= 1832 in rail transport =

==Events==

=== May events ===
- May 23 – The Festiniog Railway Company Incorporated by Act of Parliament to build a railway from Festiniog to Portmadoc in North Wales for the carriage of slate and other minerals.

===June events===
- June 9 – The Strasburg Rail Road, today the oldest short-line railroad in the United States, is incorporated.

=== July events ===
- July 25 – A cable snaps on an incline of the Granite Railway causing the first rail transport related fatality in the United States.

===November events===
- November 23 – After assembling Delaware, Matthias W. Baldwin builds his first entirely new steam locomotive, named Old Ironsides.
- November 26 – The New York and Harlem Railroad opens in New York City.

===December events===
- December 5 – First rail carriage of United States mail, to West Chester, Pennsylvania, according to some sources.

===Unknown date events===
- Matthias W. Baldwin assembles an English-built steam locomotive, the Delaware, for the Newcastle and Frenchtown Railroad; this is the first railroad locomotive that Baldwin works on.
- The Jefferson Works in Paterson, New Jersey, is reorganized as Rogers, Ketchum and Grosvenor (later to become Rogers Locomotive and Machine Works).
- Ross Winans patents the 8-wheel railroad car, but the patent is soon disputed by the Baltimore and Ohio Railroad who call on Gridley Bryant as an expert witness.

==Births==

=== January births ===
- January 13 – Zerah Colburn, locomotive designer and railroad author (suicide 1870).

=== May births ===
- May 16 – Philip Armour, founder of Armour and Company and subsidiary Armour Refrigerator Line (d. 1901).

=== December births ===
- December 6 – Thaddeus C. Pound, president of Chippewa Falls and Western Railway and St.

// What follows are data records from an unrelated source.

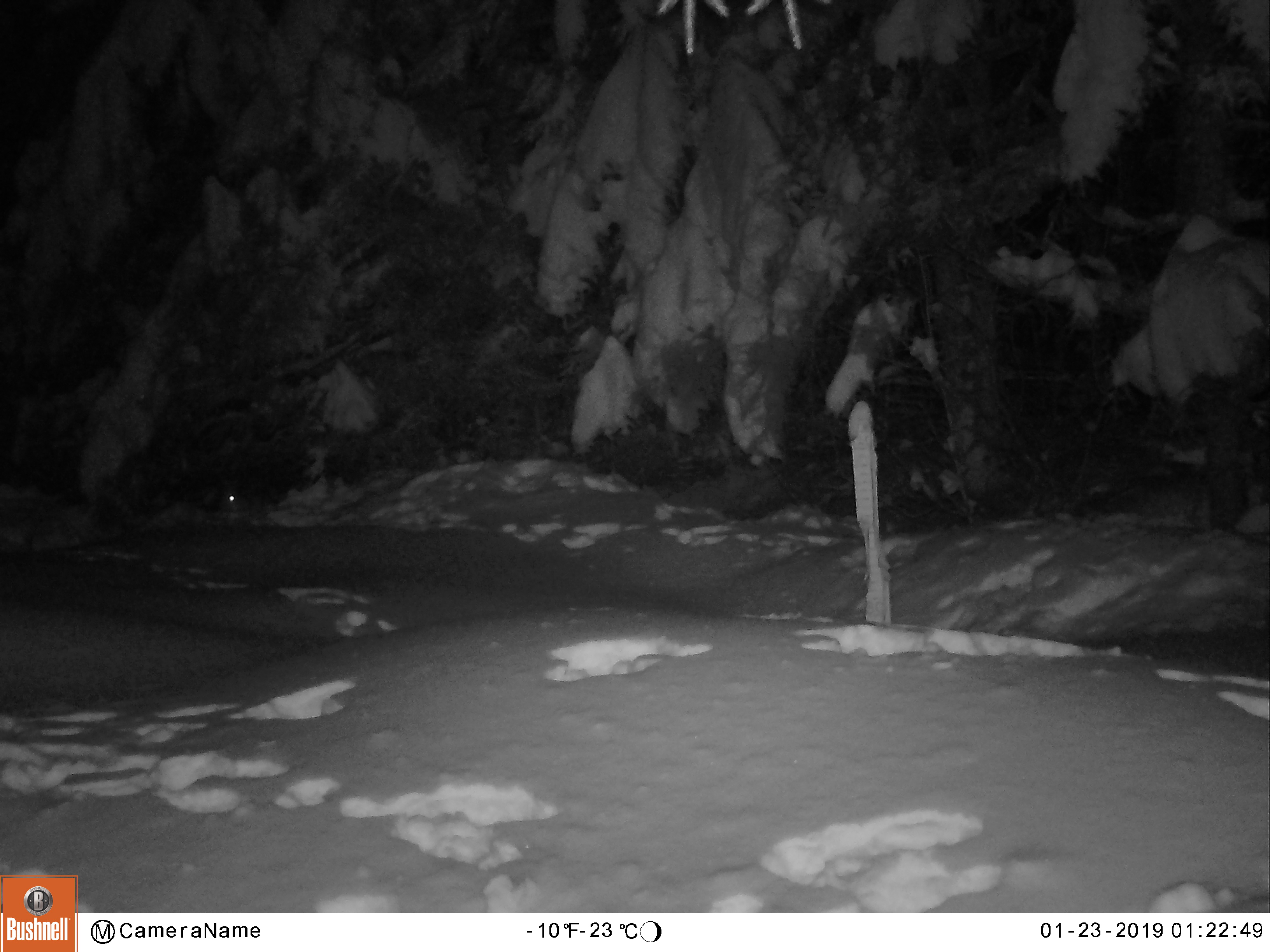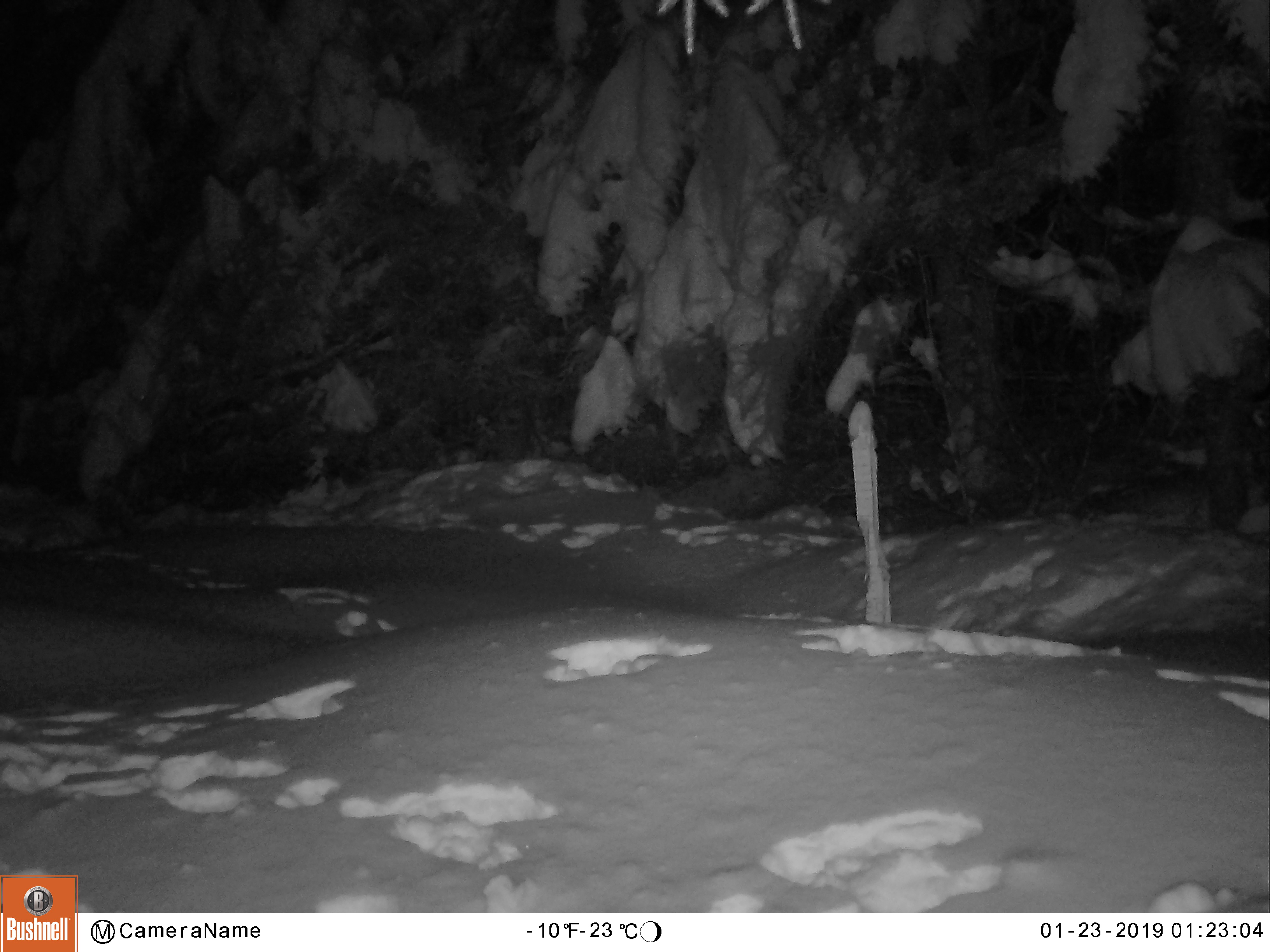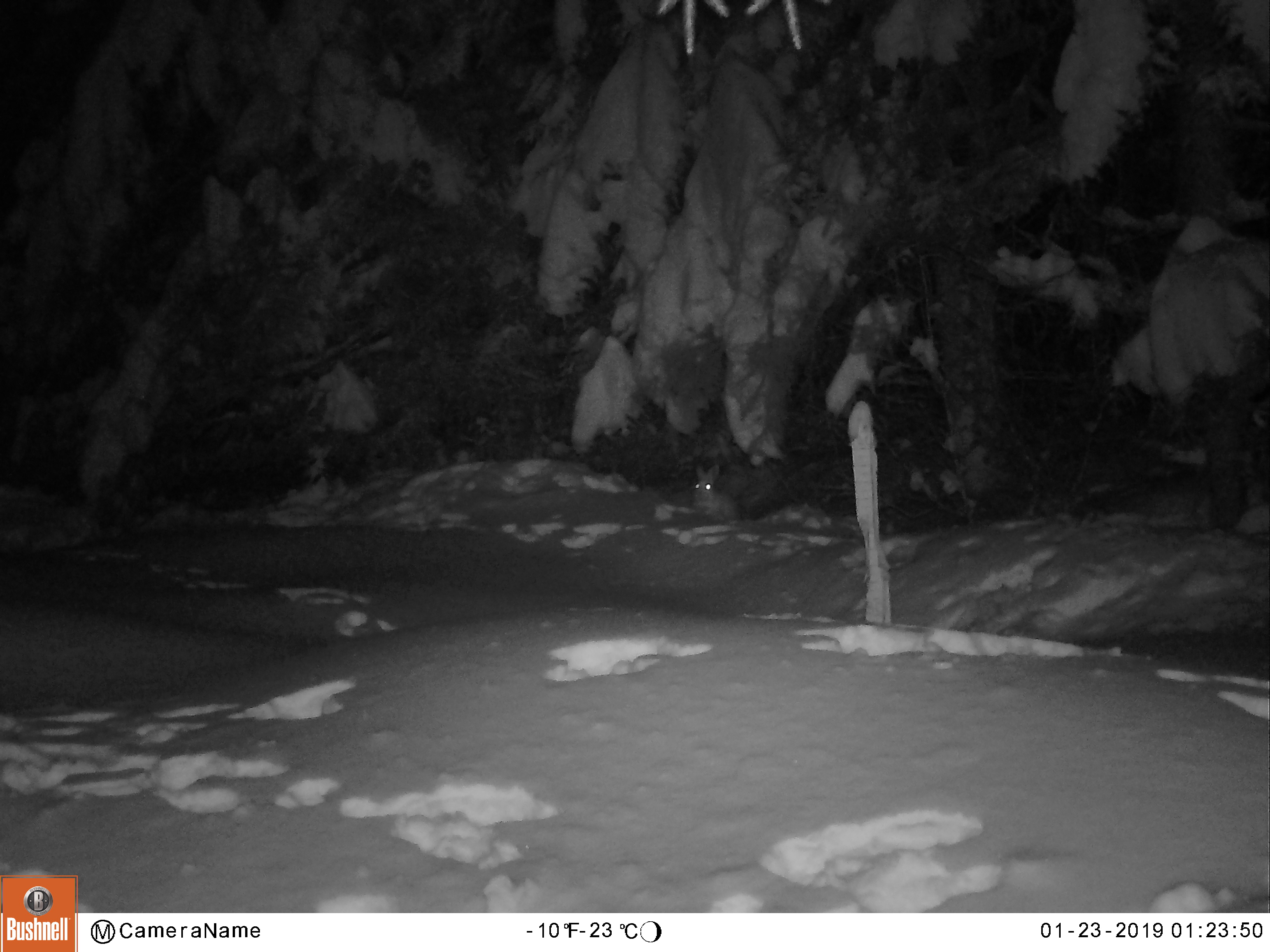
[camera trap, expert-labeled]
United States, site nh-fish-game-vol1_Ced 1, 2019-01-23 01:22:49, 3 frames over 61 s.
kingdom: Animalia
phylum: Chordata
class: Mammalia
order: Lagomorpha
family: Leporidae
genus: Lepus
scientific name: Lepus americanus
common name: snowshoe hare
Snowshoe hare (Lepus americanus).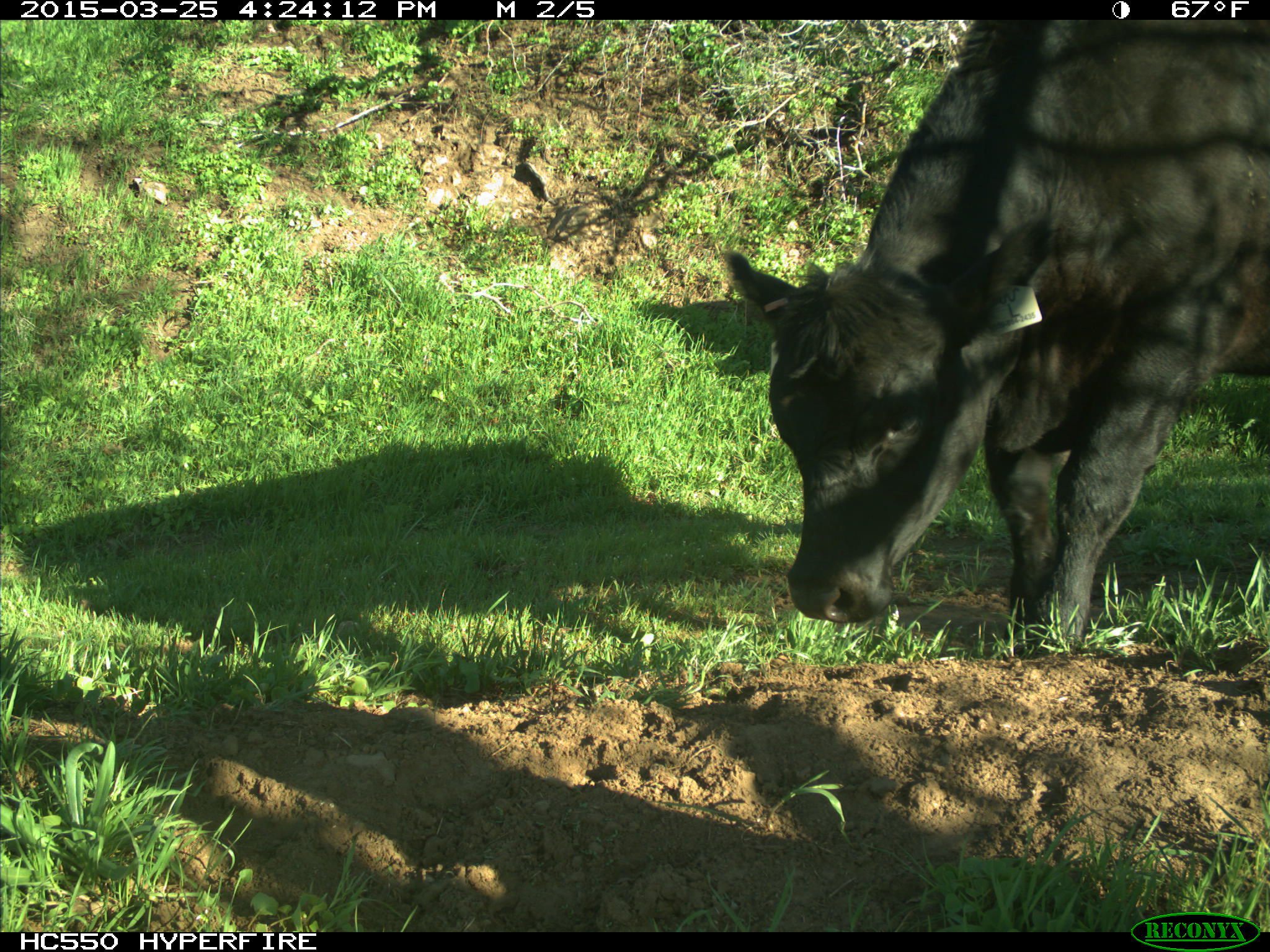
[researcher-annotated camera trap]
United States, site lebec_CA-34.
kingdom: Animalia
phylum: Chordata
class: Mammalia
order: Artiodactyla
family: Bovidae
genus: Bos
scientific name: Bos taurus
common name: domestic cow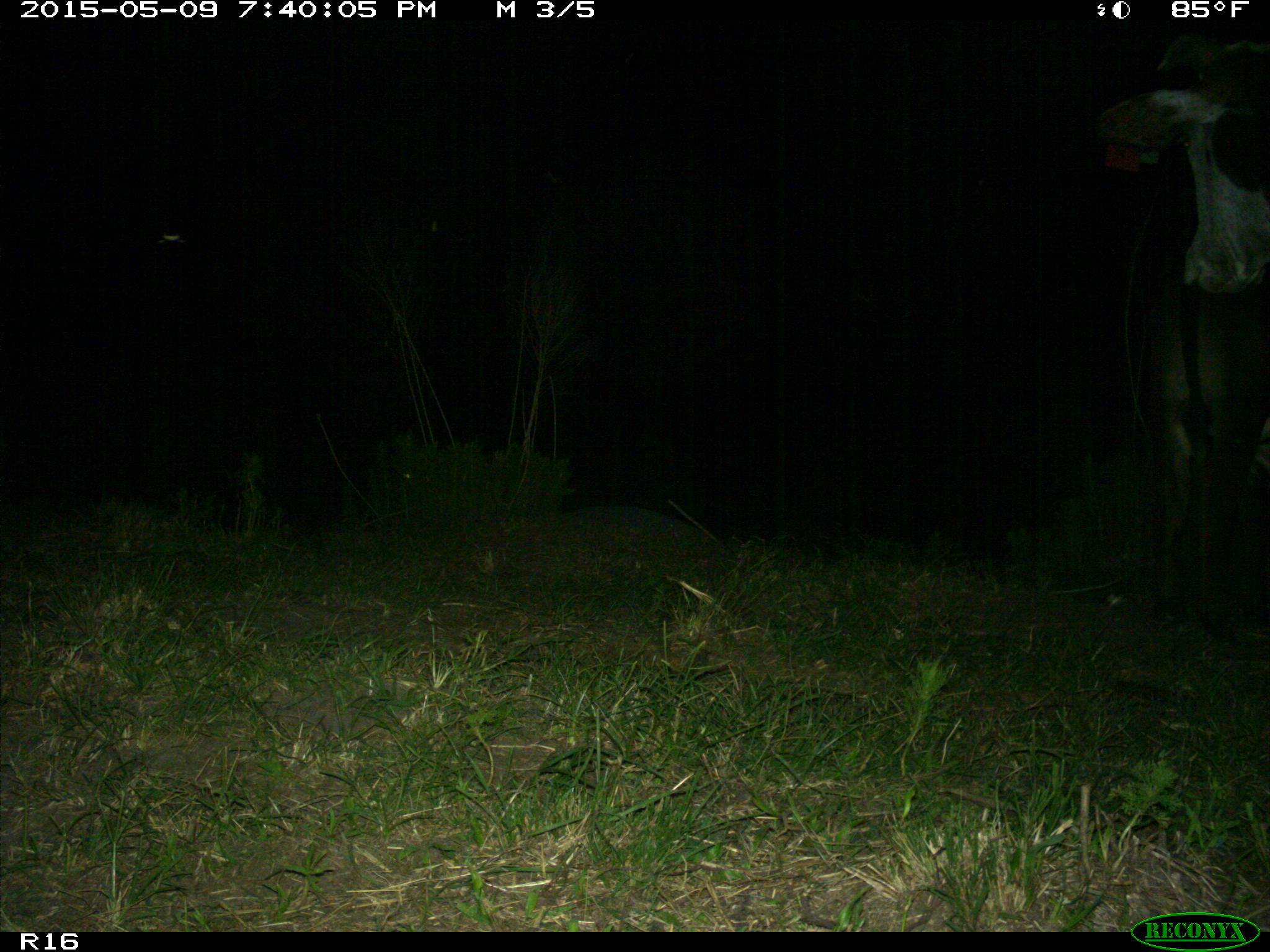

Paul Eastern Grand Trunk Railway (d. 1914).

==Deaths==

=== July births ===
- July 25 – Franz Josef Gerstner, Austrian physicist and pioneering railway engineer (b 1756).

===November deaths===
- November 14 – Charles Carroll of Carrollton, signer of the Declaration of Independence (United States) and co-founder of the Baltimore and Ohio Railroad (b. 1737).